Es gibt einen pauschalen Grund für diesen Mangel an Reflexion, an Entscheidungen und an Konsequenz bei der Durchsetzung. Die Menschen haben, trotz ihrer hohen kognitiven Fähigkeiten, geistig abgebaut, ohne es zu merken. Die Hauptursache dafür ist die explosionsartige Entwicklung der Massenmedien seit etwa hundert Jahren. Ernsthaftes Nachdenken und ein offener Diskurs werden durch die Oberflächlichkeit in den Medien immer mehr zurückgedrängt. Pauschal gesagt:

Die Menschen haben das Denken verlernt.

Ein Beispiel ist die Einstellung zur Emanzipation und Gleichberechtigung der Frauen. Um festzustellen, ob eine Frau mutig für ihre Rechte eintritt, oder ob ein Mann Frauen gleichwertig behandelt und auf männliche Privilegien verzichtet, müsste man sich im Gespräch mit den Personen auseinandersetzen und gezielt darüber nachdenken, was sie sagen und was sie tun. Stattdessen werden mit der Gendersprache oberflächliche Kriterien hergestellt, die jeder Dummkopf erfüllen und erkennen kann. Gedankliche Analyse wird durch Erkennungszeichen ersetzt, die so belanglos sind wie die Markenzeichen an Turnschuhen.

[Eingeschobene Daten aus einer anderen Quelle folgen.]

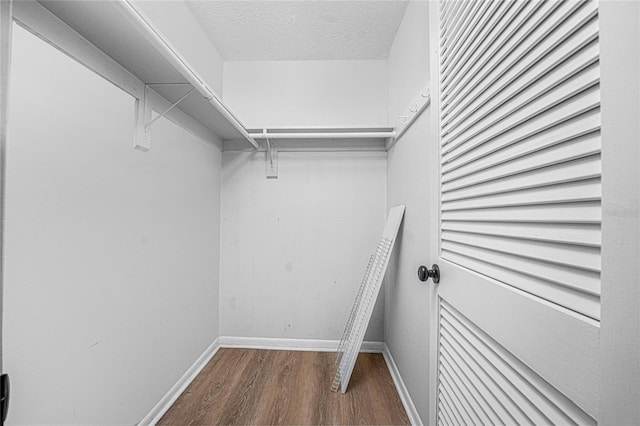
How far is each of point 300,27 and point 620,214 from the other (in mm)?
2224

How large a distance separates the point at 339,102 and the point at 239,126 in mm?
993

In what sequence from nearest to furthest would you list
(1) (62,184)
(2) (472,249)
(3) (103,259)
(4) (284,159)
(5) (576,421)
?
(5) (576,421) → (2) (472,249) → (1) (62,184) → (3) (103,259) → (4) (284,159)

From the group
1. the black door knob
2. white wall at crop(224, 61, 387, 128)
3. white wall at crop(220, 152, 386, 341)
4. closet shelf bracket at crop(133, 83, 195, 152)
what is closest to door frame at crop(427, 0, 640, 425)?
the black door knob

Der Trend zur Oberflächlichkeit begann mit dem Fernsehen. Auf einmal konnten alle jeden Tag, wie im Kino oder Theater, in der eigenen Wohnung Filme und Handlung einschalten. Dazu Nachrichten aus aller Welt, jeden Abend, vor dem Unterhaltungsprogramm. Das ging immer so weiter, bis ein großer Teil der Zuschauer drei, vier und mehr Stunden am Tag ferngesehen hat. In dieser Phase wurde bereits viel zu wenig geredet und nachgedacht, schon gar nicht über das unangenehme Thema Politik.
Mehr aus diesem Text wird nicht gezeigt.